FROM CHECHNYA TO MOSCOW: A GIFT OF 19TH CENTURY LETTERS.

Publication: North Caucasus Weekly Volume: 2 Issue: 41

During the first week of November, Sergei Yastrzhembsky, Putin’s chief spokesman for issues relating to Chechnya, was in New York City where, together with officials of the Russian Ministry of Culture, he received from a leading Russian emigre, Aleksei Shcherbatov, several letters that had been written by Imam Shamil (1797-1871), a great Muslim Avar leader of the 19th century Caucasus War, who had surrendered to Prince Aleksandr Baratynsky, from whom Shcherbatov is descended, and had then been kept in what has been described as a “gilded captivity.” The letters had been taken out of Russia before the First World War. Noting that Yastrzhembsky is “a figure purely political in his status,” the pro-Putin web-site Strana.ru observed: “The gift is no accident.
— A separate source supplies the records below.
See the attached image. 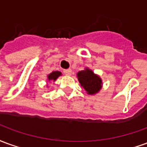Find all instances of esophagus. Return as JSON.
Masks as SVG:
<instances>
[{
    "mask_svg": "<svg viewBox=\"0 0 147 147\" xmlns=\"http://www.w3.org/2000/svg\"><path fill=\"white\" fill-rule=\"evenodd\" d=\"M64 74L66 75V76H70L71 74V69H64Z\"/></svg>",
    "mask_w": 147,
    "mask_h": 147,
    "instance_id": "34e87169",
    "label": "esophagus"
}]
</instances>
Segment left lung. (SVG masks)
Listing matches in <instances>:
<instances>
[{"instance_id": "1", "label": "left lung", "mask_w": 147, "mask_h": 147, "mask_svg": "<svg viewBox=\"0 0 147 147\" xmlns=\"http://www.w3.org/2000/svg\"><path fill=\"white\" fill-rule=\"evenodd\" d=\"M79 82L88 94H95L102 86V79L89 68L80 71L77 73Z\"/></svg>"}]
</instances>
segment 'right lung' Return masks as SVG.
Here are the masks:
<instances>
[{"instance_id": "1", "label": "right lung", "mask_w": 147, "mask_h": 147, "mask_svg": "<svg viewBox=\"0 0 147 147\" xmlns=\"http://www.w3.org/2000/svg\"><path fill=\"white\" fill-rule=\"evenodd\" d=\"M60 76H61V71H54L51 72L49 75H48L47 78H48L49 81H52V80H53V81H55V80H57V79L58 77Z\"/></svg>"}]
</instances>
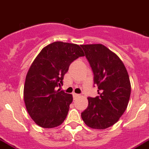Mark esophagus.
<instances>
[{
    "mask_svg": "<svg viewBox=\"0 0 149 149\" xmlns=\"http://www.w3.org/2000/svg\"><path fill=\"white\" fill-rule=\"evenodd\" d=\"M73 98H77V97L80 96V95H79V94H77V93H73Z\"/></svg>",
    "mask_w": 149,
    "mask_h": 149,
    "instance_id": "esophagus-1",
    "label": "esophagus"
}]
</instances>
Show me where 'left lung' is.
<instances>
[{
    "mask_svg": "<svg viewBox=\"0 0 149 149\" xmlns=\"http://www.w3.org/2000/svg\"><path fill=\"white\" fill-rule=\"evenodd\" d=\"M93 72L98 96L88 98L81 118L92 129H105L118 121L128 106L131 84L120 58L101 44L81 45Z\"/></svg>",
    "mask_w": 149,
    "mask_h": 149,
    "instance_id": "1",
    "label": "left lung"
}]
</instances>
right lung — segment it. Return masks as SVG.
Here are the masks:
<instances>
[{
  "instance_id": "add662e5",
  "label": "right lung",
  "mask_w": 149,
  "mask_h": 149,
  "mask_svg": "<svg viewBox=\"0 0 149 149\" xmlns=\"http://www.w3.org/2000/svg\"><path fill=\"white\" fill-rule=\"evenodd\" d=\"M84 56L79 45L54 42L35 58L26 75L23 96L28 113L38 126L54 128L65 120L73 96L56 87L63 84L70 64Z\"/></svg>"
}]
</instances>
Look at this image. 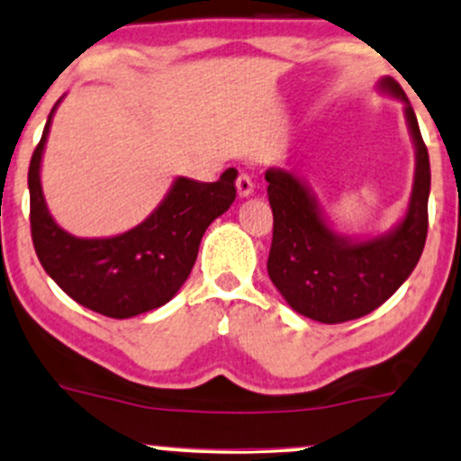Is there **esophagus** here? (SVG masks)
I'll return each mask as SVG.
<instances>
[{
    "instance_id": "1",
    "label": "esophagus",
    "mask_w": 461,
    "mask_h": 461,
    "mask_svg": "<svg viewBox=\"0 0 461 461\" xmlns=\"http://www.w3.org/2000/svg\"><path fill=\"white\" fill-rule=\"evenodd\" d=\"M252 192H254L252 176L248 175V172H240V176H237V194H240V198H248Z\"/></svg>"
}]
</instances>
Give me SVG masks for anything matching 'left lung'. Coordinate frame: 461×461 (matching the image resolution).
I'll list each match as a JSON object with an SVG mask.
<instances>
[{"instance_id": "left-lung-1", "label": "left lung", "mask_w": 461, "mask_h": 461, "mask_svg": "<svg viewBox=\"0 0 461 461\" xmlns=\"http://www.w3.org/2000/svg\"><path fill=\"white\" fill-rule=\"evenodd\" d=\"M377 88L403 101L416 150L408 211L391 230L366 240L343 235L330 226L302 178L283 167L265 172L274 213L267 274L286 304L321 323L351 321L382 306L408 280L425 248L429 155L402 86L393 77H382Z\"/></svg>"}]
</instances>
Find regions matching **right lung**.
<instances>
[{
    "mask_svg": "<svg viewBox=\"0 0 461 461\" xmlns=\"http://www.w3.org/2000/svg\"><path fill=\"white\" fill-rule=\"evenodd\" d=\"M59 99L49 113L27 172L30 224L38 261L68 297L99 315L129 319L164 306L192 272L204 230L237 196V170L220 181L178 176L157 209L131 230L113 237H75L49 213L41 161Z\"/></svg>",
    "mask_w": 461,
    "mask_h": 461,
    "instance_id": "obj_1",
    "label": "right lung"
}]
</instances>
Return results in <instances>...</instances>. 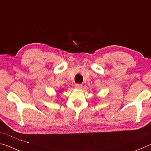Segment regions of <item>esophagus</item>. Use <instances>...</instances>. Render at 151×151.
Wrapping results in <instances>:
<instances>
[{
    "label": "esophagus",
    "mask_w": 151,
    "mask_h": 151,
    "mask_svg": "<svg viewBox=\"0 0 151 151\" xmlns=\"http://www.w3.org/2000/svg\"><path fill=\"white\" fill-rule=\"evenodd\" d=\"M75 87L76 88H81L82 87H83V85H82L81 84H75Z\"/></svg>",
    "instance_id": "1"
}]
</instances>
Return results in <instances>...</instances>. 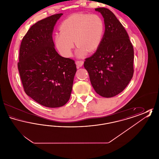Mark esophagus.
I'll return each mask as SVG.
<instances>
[{
  "label": "esophagus",
  "mask_w": 159,
  "mask_h": 159,
  "mask_svg": "<svg viewBox=\"0 0 159 159\" xmlns=\"http://www.w3.org/2000/svg\"><path fill=\"white\" fill-rule=\"evenodd\" d=\"M83 63L84 62H83V61H76V64L77 65V66L79 67H82L83 65Z\"/></svg>",
  "instance_id": "esophagus-1"
}]
</instances>
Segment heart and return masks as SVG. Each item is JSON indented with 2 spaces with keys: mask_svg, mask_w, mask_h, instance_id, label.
Instances as JSON below:
<instances>
[{
  "mask_svg": "<svg viewBox=\"0 0 159 159\" xmlns=\"http://www.w3.org/2000/svg\"><path fill=\"white\" fill-rule=\"evenodd\" d=\"M60 33L55 36V43L60 53L66 58L71 57L75 46L76 55L82 58L87 52L95 51L100 45L105 31L102 18L97 14H75L61 24Z\"/></svg>",
  "mask_w": 159,
  "mask_h": 159,
  "instance_id": "1",
  "label": "heart"
}]
</instances>
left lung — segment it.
<instances>
[{
	"label": "left lung",
	"instance_id": "8db88e82",
	"mask_svg": "<svg viewBox=\"0 0 159 159\" xmlns=\"http://www.w3.org/2000/svg\"><path fill=\"white\" fill-rule=\"evenodd\" d=\"M95 9L104 18L105 31L96 52L85 59L84 67L95 92L111 98L123 91L133 77L134 48L128 33L110 10Z\"/></svg>",
	"mask_w": 159,
	"mask_h": 159
}]
</instances>
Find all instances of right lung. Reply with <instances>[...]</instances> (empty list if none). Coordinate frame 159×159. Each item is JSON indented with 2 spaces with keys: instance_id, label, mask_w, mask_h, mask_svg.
Segmentation results:
<instances>
[{
  "instance_id": "right-lung-1",
  "label": "right lung",
  "mask_w": 159,
  "mask_h": 159,
  "mask_svg": "<svg viewBox=\"0 0 159 159\" xmlns=\"http://www.w3.org/2000/svg\"><path fill=\"white\" fill-rule=\"evenodd\" d=\"M62 14L33 24L23 38L18 68L26 94L49 108L65 105L70 98L77 68L75 61L60 56L52 33Z\"/></svg>"
}]
</instances>
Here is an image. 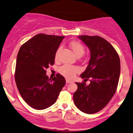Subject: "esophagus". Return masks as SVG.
I'll return each mask as SVG.
<instances>
[{"label": "esophagus", "mask_w": 133, "mask_h": 133, "mask_svg": "<svg viewBox=\"0 0 133 133\" xmlns=\"http://www.w3.org/2000/svg\"><path fill=\"white\" fill-rule=\"evenodd\" d=\"M72 82V81H70V80H69V79H66V83H67V84H68V83H71Z\"/></svg>", "instance_id": "esophagus-1"}]
</instances>
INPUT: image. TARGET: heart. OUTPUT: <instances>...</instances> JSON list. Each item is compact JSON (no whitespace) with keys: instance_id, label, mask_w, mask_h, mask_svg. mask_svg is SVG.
<instances>
[{"instance_id":"obj_1","label":"heart","mask_w":133,"mask_h":133,"mask_svg":"<svg viewBox=\"0 0 133 133\" xmlns=\"http://www.w3.org/2000/svg\"><path fill=\"white\" fill-rule=\"evenodd\" d=\"M69 45L71 49H72V52H74V54L76 55L77 57L79 56V55L82 56L84 54V47L80 42H76V41H73V42L70 43ZM60 50H61V48H59L56 52V54H55V59H58ZM79 71L80 69L78 67L69 65H64L63 66L61 67V69H60V72H61V74L68 79L73 78L75 76L76 74L79 72Z\"/></svg>"}]
</instances>
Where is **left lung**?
<instances>
[{
    "instance_id": "left-lung-1",
    "label": "left lung",
    "mask_w": 133,
    "mask_h": 133,
    "mask_svg": "<svg viewBox=\"0 0 133 133\" xmlns=\"http://www.w3.org/2000/svg\"><path fill=\"white\" fill-rule=\"evenodd\" d=\"M90 50V59L81 78L90 83H76V106L86 114L97 113L108 104L116 93L121 72L120 59L113 46L99 36H78Z\"/></svg>"
}]
</instances>
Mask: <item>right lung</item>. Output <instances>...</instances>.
Here are the masks:
<instances>
[{"label": "right lung", "instance_id": "right-lung-1", "mask_svg": "<svg viewBox=\"0 0 133 133\" xmlns=\"http://www.w3.org/2000/svg\"><path fill=\"white\" fill-rule=\"evenodd\" d=\"M65 36L38 34L24 43L17 55L15 81L23 100L30 107L43 110L56 102L65 84L61 74L51 79L46 69L54 65L55 54Z\"/></svg>", "mask_w": 133, "mask_h": 133}]
</instances>
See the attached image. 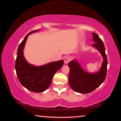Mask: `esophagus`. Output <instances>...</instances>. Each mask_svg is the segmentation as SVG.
I'll return each instance as SVG.
<instances>
[{"label": "esophagus", "mask_w": 121, "mask_h": 121, "mask_svg": "<svg viewBox=\"0 0 121 121\" xmlns=\"http://www.w3.org/2000/svg\"><path fill=\"white\" fill-rule=\"evenodd\" d=\"M70 61V59L68 56L65 57L64 59V62L65 64H67V63H68Z\"/></svg>", "instance_id": "34e87169"}]
</instances>
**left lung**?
I'll return each mask as SVG.
<instances>
[{
    "label": "left lung",
    "instance_id": "left-lung-1",
    "mask_svg": "<svg viewBox=\"0 0 121 121\" xmlns=\"http://www.w3.org/2000/svg\"><path fill=\"white\" fill-rule=\"evenodd\" d=\"M92 34L93 40L95 43L92 46L99 51L104 59L99 71L94 73H86L76 60H72L68 65L70 68L68 79L69 85L73 91L80 93H89L93 91L104 82L107 75V58L105 46L97 34Z\"/></svg>",
    "mask_w": 121,
    "mask_h": 121
}]
</instances>
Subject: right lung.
<instances>
[{"label":"right lung","instance_id":"obj_1","mask_svg":"<svg viewBox=\"0 0 121 121\" xmlns=\"http://www.w3.org/2000/svg\"><path fill=\"white\" fill-rule=\"evenodd\" d=\"M37 31L36 30L29 32L19 45L15 67L16 75L22 85L30 91L40 93L48 89L55 73L62 67L64 62L60 60L36 67L26 61L23 56L24 45L28 36Z\"/></svg>","mask_w":121,"mask_h":121}]
</instances>
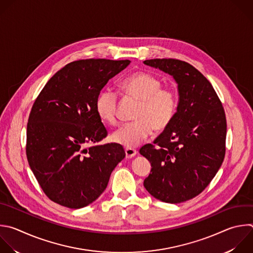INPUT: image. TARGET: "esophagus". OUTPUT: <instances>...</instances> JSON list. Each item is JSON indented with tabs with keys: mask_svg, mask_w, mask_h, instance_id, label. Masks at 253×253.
<instances>
[{
	"mask_svg": "<svg viewBox=\"0 0 253 253\" xmlns=\"http://www.w3.org/2000/svg\"><path fill=\"white\" fill-rule=\"evenodd\" d=\"M125 154H126V158L131 159L137 154V150H135L133 148H126L125 149Z\"/></svg>",
	"mask_w": 253,
	"mask_h": 253,
	"instance_id": "34e87169",
	"label": "esophagus"
}]
</instances>
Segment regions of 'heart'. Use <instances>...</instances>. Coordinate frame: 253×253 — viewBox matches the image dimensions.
<instances>
[{"label": "heart", "mask_w": 253, "mask_h": 253, "mask_svg": "<svg viewBox=\"0 0 253 253\" xmlns=\"http://www.w3.org/2000/svg\"><path fill=\"white\" fill-rule=\"evenodd\" d=\"M125 96L139 101L134 119L112 134L116 144L132 148L146 140L153 132L163 131L172 122L178 108V94L172 87L162 86V80L146 71H136L120 81ZM118 94L111 88H103L95 100L99 119L109 125L118 120Z\"/></svg>", "instance_id": "obj_1"}]
</instances>
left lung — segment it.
Wrapping results in <instances>:
<instances>
[{"mask_svg":"<svg viewBox=\"0 0 253 253\" xmlns=\"http://www.w3.org/2000/svg\"><path fill=\"white\" fill-rule=\"evenodd\" d=\"M178 83L179 103L171 124L140 149L151 163L144 187L157 200L189 201L211 182L225 155L226 119L211 82L193 65L174 58L145 60Z\"/></svg>","mask_w":253,"mask_h":253,"instance_id":"left-lung-1","label":"left lung"}]
</instances>
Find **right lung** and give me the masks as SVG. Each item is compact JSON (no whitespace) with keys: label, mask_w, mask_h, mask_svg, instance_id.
I'll return each mask as SVG.
<instances>
[{"label":"right lung","mask_w":253,"mask_h":253,"mask_svg":"<svg viewBox=\"0 0 253 253\" xmlns=\"http://www.w3.org/2000/svg\"><path fill=\"white\" fill-rule=\"evenodd\" d=\"M130 62L72 61L47 81L36 99L28 121L26 152L37 181L52 202L69 209L93 203L125 158L119 144L94 146L107 136L95 100L108 80Z\"/></svg>","instance_id":"right-lung-1"}]
</instances>
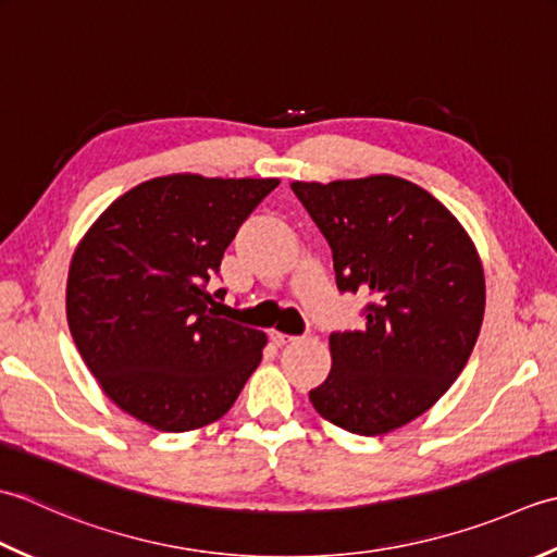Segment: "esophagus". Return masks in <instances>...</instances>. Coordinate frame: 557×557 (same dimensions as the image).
Returning a JSON list of instances; mask_svg holds the SVG:
<instances>
[{
	"label": "esophagus",
	"mask_w": 557,
	"mask_h": 557,
	"mask_svg": "<svg viewBox=\"0 0 557 557\" xmlns=\"http://www.w3.org/2000/svg\"><path fill=\"white\" fill-rule=\"evenodd\" d=\"M271 342H274L276 346H286V344L293 342V336L281 334V332H271Z\"/></svg>",
	"instance_id": "obj_1"
}]
</instances>
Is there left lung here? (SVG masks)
Here are the masks:
<instances>
[{
	"label": "left lung",
	"mask_w": 557,
	"mask_h": 557,
	"mask_svg": "<svg viewBox=\"0 0 557 557\" xmlns=\"http://www.w3.org/2000/svg\"><path fill=\"white\" fill-rule=\"evenodd\" d=\"M334 255L336 286L362 293L366 326L329 336L314 411L356 435L425 413L469 362L485 312L475 245L430 191L394 175L295 183Z\"/></svg>",
	"instance_id": "8db88e82"
}]
</instances>
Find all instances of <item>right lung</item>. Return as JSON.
I'll return each mask as SVG.
<instances>
[{
    "instance_id": "add662e5",
    "label": "right lung",
    "mask_w": 557,
    "mask_h": 557,
    "mask_svg": "<svg viewBox=\"0 0 557 557\" xmlns=\"http://www.w3.org/2000/svg\"><path fill=\"white\" fill-rule=\"evenodd\" d=\"M276 177L177 173L132 187L72 257L66 322L100 389L124 413L185 433L231 411L267 334L215 310L207 283Z\"/></svg>"
}]
</instances>
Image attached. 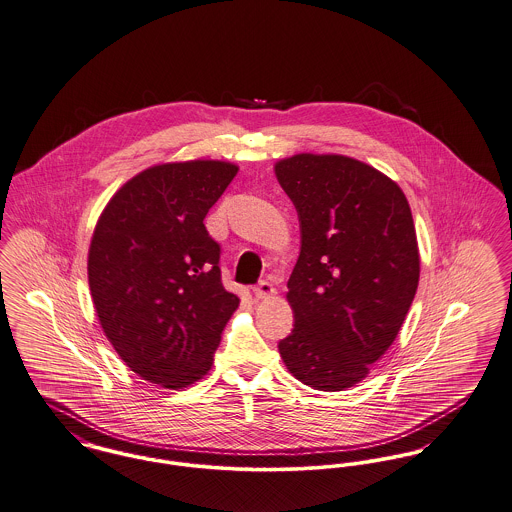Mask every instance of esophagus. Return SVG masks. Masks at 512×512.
<instances>
[{
    "label": "esophagus",
    "mask_w": 512,
    "mask_h": 512,
    "mask_svg": "<svg viewBox=\"0 0 512 512\" xmlns=\"http://www.w3.org/2000/svg\"><path fill=\"white\" fill-rule=\"evenodd\" d=\"M255 296L257 298H261V300H269V298H275L276 296V288L271 284V282H267V280H261L257 286H255Z\"/></svg>",
    "instance_id": "obj_1"
}]
</instances>
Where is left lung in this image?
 <instances>
[{"label": "left lung", "instance_id": "1", "mask_svg": "<svg viewBox=\"0 0 512 512\" xmlns=\"http://www.w3.org/2000/svg\"><path fill=\"white\" fill-rule=\"evenodd\" d=\"M302 247L288 280V372L321 392L362 382L392 347L415 298L421 257L409 202L376 167L341 154L278 159Z\"/></svg>", "mask_w": 512, "mask_h": 512}]
</instances>
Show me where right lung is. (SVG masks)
Returning <instances> with one entry per match:
<instances>
[{
	"label": "right lung",
	"mask_w": 512,
	"mask_h": 512,
	"mask_svg": "<svg viewBox=\"0 0 512 512\" xmlns=\"http://www.w3.org/2000/svg\"><path fill=\"white\" fill-rule=\"evenodd\" d=\"M239 167L222 159L152 165L103 208L87 253L99 325L142 380L183 390L208 374L239 306L204 216Z\"/></svg>",
	"instance_id": "add662e5"
}]
</instances>
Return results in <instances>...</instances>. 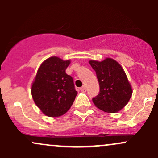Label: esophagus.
<instances>
[{
    "label": "esophagus",
    "mask_w": 158,
    "mask_h": 158,
    "mask_svg": "<svg viewBox=\"0 0 158 158\" xmlns=\"http://www.w3.org/2000/svg\"><path fill=\"white\" fill-rule=\"evenodd\" d=\"M80 90L82 91V92H85V86H82L80 88Z\"/></svg>",
    "instance_id": "34e87169"
}]
</instances>
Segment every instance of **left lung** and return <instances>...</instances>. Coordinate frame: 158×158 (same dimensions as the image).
Returning <instances> with one entry per match:
<instances>
[{"label": "left lung", "mask_w": 158, "mask_h": 158, "mask_svg": "<svg viewBox=\"0 0 158 158\" xmlns=\"http://www.w3.org/2000/svg\"><path fill=\"white\" fill-rule=\"evenodd\" d=\"M89 64L96 73L100 87L98 95L92 98L95 106L109 113L123 109L131 97L132 89L121 65L111 58L90 60Z\"/></svg>", "instance_id": "obj_1"}]
</instances>
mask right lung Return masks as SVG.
I'll list each match as a JSON object with an SVG mask.
<instances>
[{"label": "right lung", "mask_w": 158, "mask_h": 158, "mask_svg": "<svg viewBox=\"0 0 158 158\" xmlns=\"http://www.w3.org/2000/svg\"><path fill=\"white\" fill-rule=\"evenodd\" d=\"M69 64L70 60L49 57L40 65L32 84L35 104L49 117L67 112L77 95L73 77L66 73Z\"/></svg>", "instance_id": "add662e5"}]
</instances>
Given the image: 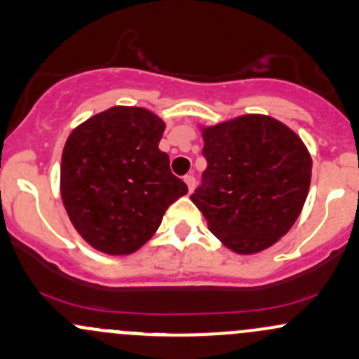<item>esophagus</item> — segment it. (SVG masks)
Wrapping results in <instances>:
<instances>
[{"mask_svg":"<svg viewBox=\"0 0 359 359\" xmlns=\"http://www.w3.org/2000/svg\"><path fill=\"white\" fill-rule=\"evenodd\" d=\"M184 182L187 184L189 192H192V189H194V186H196V179H194V175H192V173H187V175L184 177Z\"/></svg>","mask_w":359,"mask_h":359,"instance_id":"1","label":"esophagus"}]
</instances>
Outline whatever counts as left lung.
Listing matches in <instances>:
<instances>
[{
	"label": "left lung",
	"mask_w": 359,
	"mask_h": 359,
	"mask_svg": "<svg viewBox=\"0 0 359 359\" xmlns=\"http://www.w3.org/2000/svg\"><path fill=\"white\" fill-rule=\"evenodd\" d=\"M208 161L191 196L208 228L237 254H257L285 237L300 216L312 156L300 136L262 114L201 128Z\"/></svg>",
	"instance_id": "obj_1"
}]
</instances>
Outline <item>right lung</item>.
I'll return each instance as SVG.
<instances>
[{
  "mask_svg": "<svg viewBox=\"0 0 359 359\" xmlns=\"http://www.w3.org/2000/svg\"><path fill=\"white\" fill-rule=\"evenodd\" d=\"M165 122L151 110L116 105L71 131L61 158V198L93 249L128 255L158 230L187 186L158 148Z\"/></svg>",
  "mask_w": 359,
  "mask_h": 359,
  "instance_id": "right-lung-1",
  "label": "right lung"
}]
</instances>
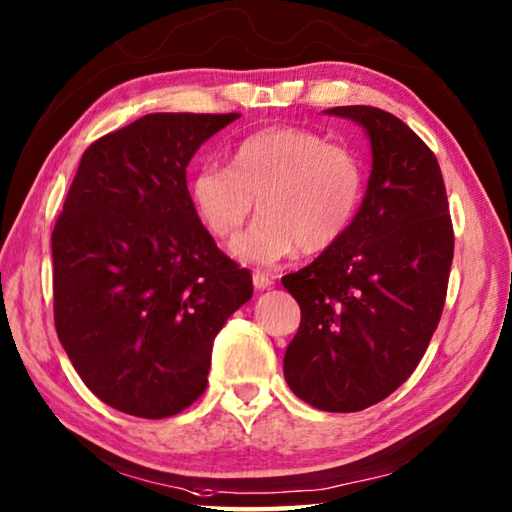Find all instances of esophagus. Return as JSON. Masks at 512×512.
Segmentation results:
<instances>
[{
  "mask_svg": "<svg viewBox=\"0 0 512 512\" xmlns=\"http://www.w3.org/2000/svg\"><path fill=\"white\" fill-rule=\"evenodd\" d=\"M253 284H255L257 291H266V288H271L275 284V280H273V277L264 275V273H255L253 275Z\"/></svg>",
  "mask_w": 512,
  "mask_h": 512,
  "instance_id": "34e87169",
  "label": "esophagus"
}]
</instances>
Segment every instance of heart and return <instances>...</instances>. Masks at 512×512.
I'll list each match as a JSON object with an SVG mask.
<instances>
[{
    "label": "heart",
    "instance_id": "b5f03b06",
    "mask_svg": "<svg viewBox=\"0 0 512 512\" xmlns=\"http://www.w3.org/2000/svg\"><path fill=\"white\" fill-rule=\"evenodd\" d=\"M365 170L356 154L302 127H268L241 141L230 167L203 165L190 199L212 237L230 239L259 199L264 212L232 244L244 264L275 266L295 253H320L347 235L356 219Z\"/></svg>",
    "mask_w": 512,
    "mask_h": 512
}]
</instances>
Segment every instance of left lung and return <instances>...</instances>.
Instances as JSON below:
<instances>
[{
  "instance_id": "obj_1",
  "label": "left lung",
  "mask_w": 512,
  "mask_h": 512,
  "mask_svg": "<svg viewBox=\"0 0 512 512\" xmlns=\"http://www.w3.org/2000/svg\"><path fill=\"white\" fill-rule=\"evenodd\" d=\"M369 136L371 174L347 235L282 284L302 320L284 378L322 412H360L412 376L441 320L454 232L441 167L401 118L327 109Z\"/></svg>"
}]
</instances>
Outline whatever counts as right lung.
<instances>
[{"mask_svg":"<svg viewBox=\"0 0 512 512\" xmlns=\"http://www.w3.org/2000/svg\"><path fill=\"white\" fill-rule=\"evenodd\" d=\"M239 114H147L82 154L51 235L53 315L91 392L165 418L206 392L212 342L253 297L192 206L185 167Z\"/></svg>","mask_w":512,"mask_h":512,"instance_id":"right-lung-1","label":"right lung"}]
</instances>
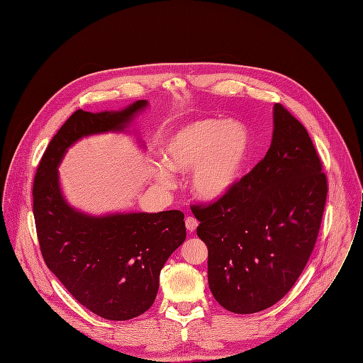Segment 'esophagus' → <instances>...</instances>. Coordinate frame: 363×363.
<instances>
[{
    "label": "esophagus",
    "instance_id": "esophagus-1",
    "mask_svg": "<svg viewBox=\"0 0 363 363\" xmlns=\"http://www.w3.org/2000/svg\"><path fill=\"white\" fill-rule=\"evenodd\" d=\"M197 225H199V223H197V220H196L194 217H187V218H186V228H187L190 233H193V231L197 228Z\"/></svg>",
    "mask_w": 363,
    "mask_h": 363
}]
</instances>
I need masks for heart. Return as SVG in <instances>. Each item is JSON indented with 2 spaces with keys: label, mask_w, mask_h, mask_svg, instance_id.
I'll list each match as a JSON object with an SVG mask.
<instances>
[{
  "label": "heart",
  "mask_w": 363,
  "mask_h": 363,
  "mask_svg": "<svg viewBox=\"0 0 363 363\" xmlns=\"http://www.w3.org/2000/svg\"><path fill=\"white\" fill-rule=\"evenodd\" d=\"M252 152L250 129L235 119H200L174 130L162 153L167 168L157 164L153 177L163 189H172V172L191 174L193 194L216 203L240 182Z\"/></svg>",
  "instance_id": "b5f03b06"
}]
</instances>
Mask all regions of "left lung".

The recent events in the North Caucasus have given the image of Imam Shamil a highly actual political context…. It is clear that this represents a more than transparent invitation to the present pretender to be Shamil’s heir–‘the president of Ichkeria,’ Aslan Maskhadov–to repeat the path earlier taken by his great countryman” (Strana.ru, November 6).